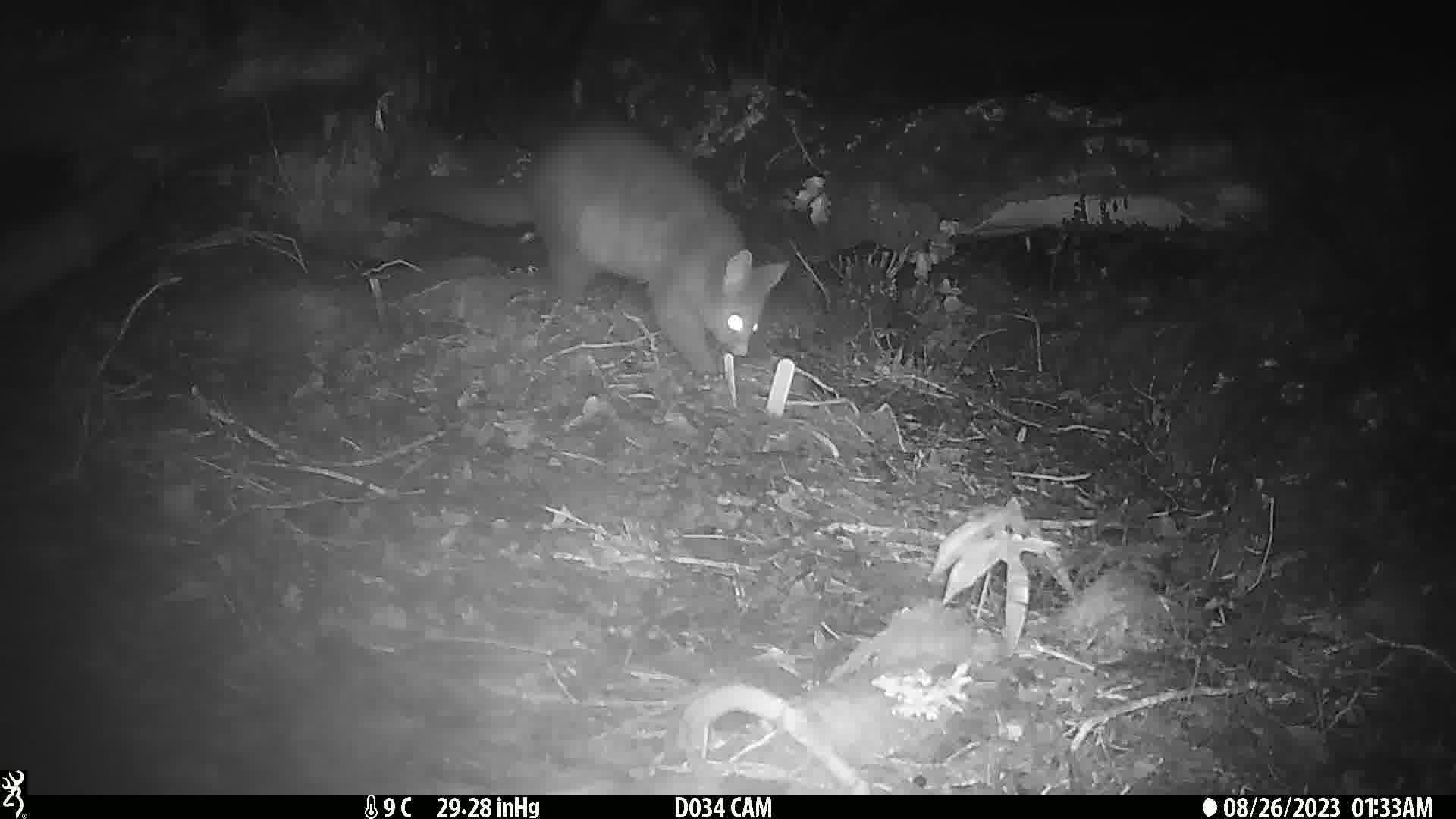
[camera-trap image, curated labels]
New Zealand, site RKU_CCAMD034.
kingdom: Animalia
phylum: Chordata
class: Mammalia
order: Diprotodontia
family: Phalangeridae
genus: Trichosurus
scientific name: Trichosurus vulpecula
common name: common brushtail possum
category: possum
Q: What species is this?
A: Possum (common brushtail possum) (Trichosurus vulpecula).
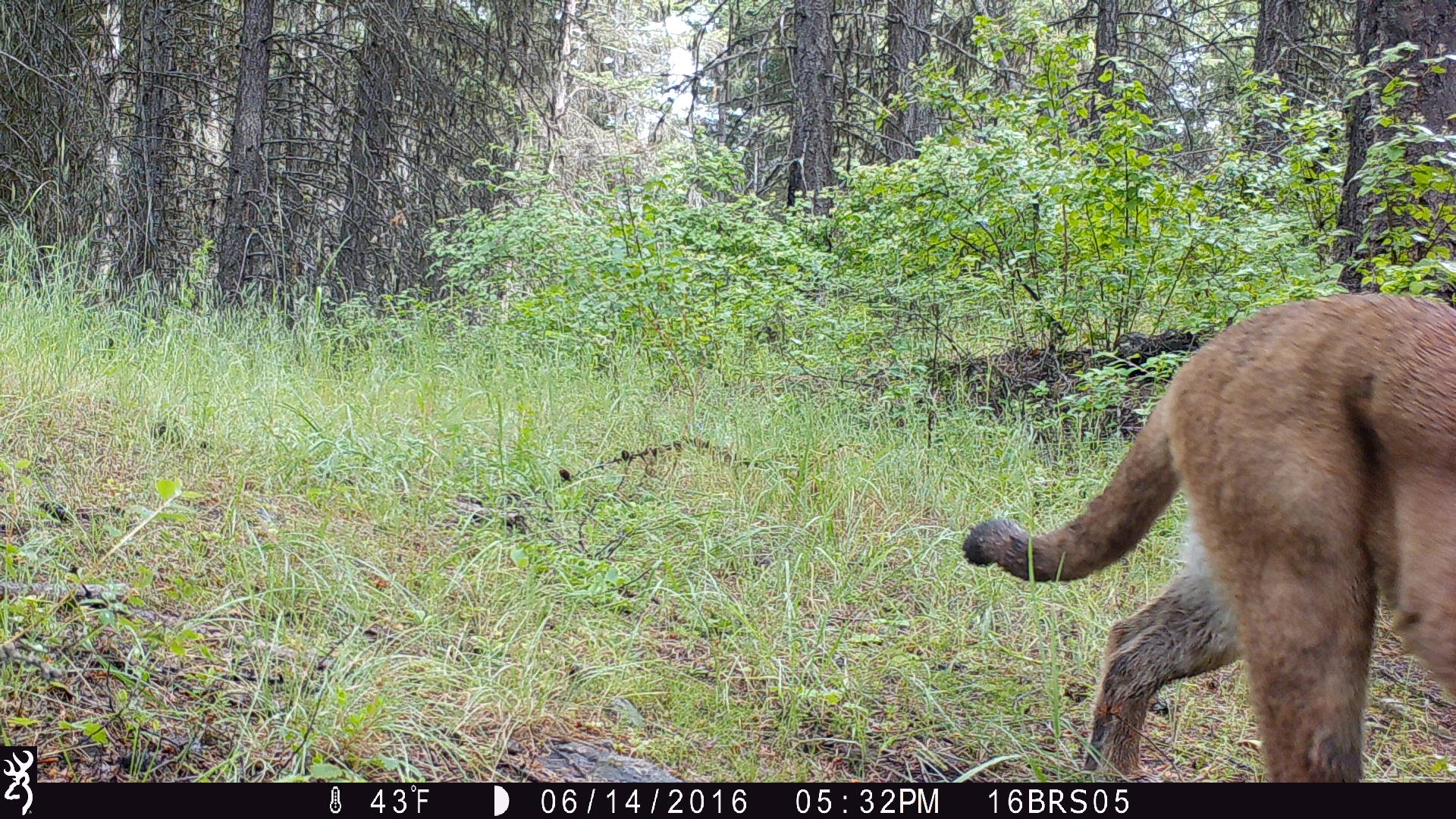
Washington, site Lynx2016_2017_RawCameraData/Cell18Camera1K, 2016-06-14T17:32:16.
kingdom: Animalia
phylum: Chordata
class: Mammalia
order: Carnivora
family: Felidae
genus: Puma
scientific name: Puma concolor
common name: mountain lion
Puma concolor (mountain lion). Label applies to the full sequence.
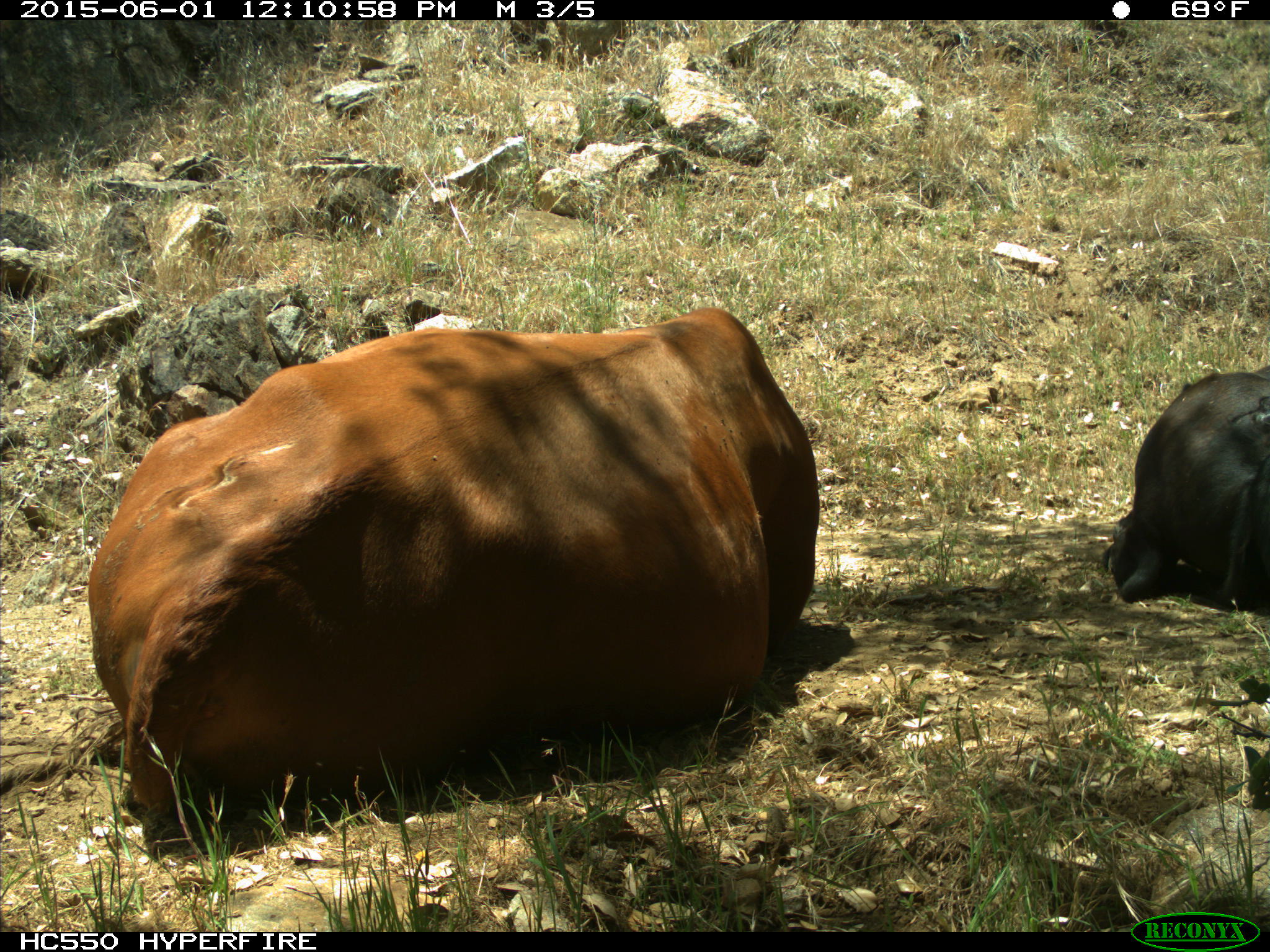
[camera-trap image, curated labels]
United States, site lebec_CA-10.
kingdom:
══════════════════════════════
Required work: Print the records above word for word, omitting any picture they contain.

Solution to the exercise:
[camera-trap image, curated labels]
New Zealand, site RKU_CCAMD034.
kingdom: Animalia
phylum: Chordata
class: Mammalia
order: Diprotodontia
family: Phalangeridae
genus: Trichosurus
scientific name: Trichosurus vulpecula
common name: common brushtail possum
category: possum
Q: What species is this?
A: Possum (common brushtail possum) (Trichosurus vulpecula).
Washington, site Lynx2016_2017_RawCameraData/Cell18Camera1K, 2016-06-14T17:32:16.
kingdom: Animalia
phylum: Chordata
class: Mammalia
order: Carnivora
family: Felidae
genus: Puma
scientific name: Puma concolor
common name: mountain lion
Puma concolor (mountain lion). Label applies to the full sequence.
[camera-trap image, curated labels]
United States, site lebec_CA-10.
kingdom:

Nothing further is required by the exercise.